[Autocrypt] Obstacles to the Adoption of Secure Communication Tools

Vincent Breitmoser look at my.amazin.horse
Sat May 27 06:48:36 EDT 2017


Participants were 18 to 70 years, almost all of them had higher
education (BSc/MSc), three were retired. It's far from perfect, but "a
bunch of kids" seems like an inaccurate description :)

 - V

Kali Kaneko(kaliyuga at riseup.net)@Sat, May 27, 2017 at 10:43:01AM +0000:
> On 2017-05-26 22:35, Vincent Breitmoser wrote:
> 
> > Here is a paper that might be relevant to the interests of this list's
> > readers ;)
> 
> Very interesting article, thanks! definitely more like these are needed
> 
> I know the goal here is to approach "universal adoption" and to "reach
> the mainstream user", and probably each tool will have a different
> profile of end user in mind. 
> 
> In this particular case, every conclusion must be qualified by the
> sentence "We recruited our participants via posting flyers around
> University College London’s buildings and emailing university staff
> members."
> 
> I understand that's the best the researchers could do, but that's not
> even close to an universal user story. The article should be called
> "Obstacles to Adoption of Secure Communication Tools after a discussion
> with a bunch of kids in an university in London". I particularly have
> serious doubts about the generality of these two assertions:
> 
> - Usability is not the primary obstacle to adoption.
> - Secure communications were perceived as futile.
> 
> Doublethinking is a thing. My bet is that the same kids had
> predominantly an iPhone in their pockets, and share the idea that a big
> corp is better equipped to protect their privacy than a bunch of
> amateurs running a server. The cultural bias about "thinking that you
> know better" is something that I think is not universal.

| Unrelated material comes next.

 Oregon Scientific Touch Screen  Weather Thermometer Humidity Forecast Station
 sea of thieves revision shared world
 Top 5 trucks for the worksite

I believe that
> a random person that you found in the market is not going to explain
> that encryption is "writing like computers, with 10101111110" like the
> participants in this study did, or maybe yes, but has yet to be proven. 
> 
> ps: someone managed to find the mentioned tables with demographics of
> the participants in the study?
>  
> -- 
> We reject: kings, presidents and voting. 
> We believe in: rough consensus and running code.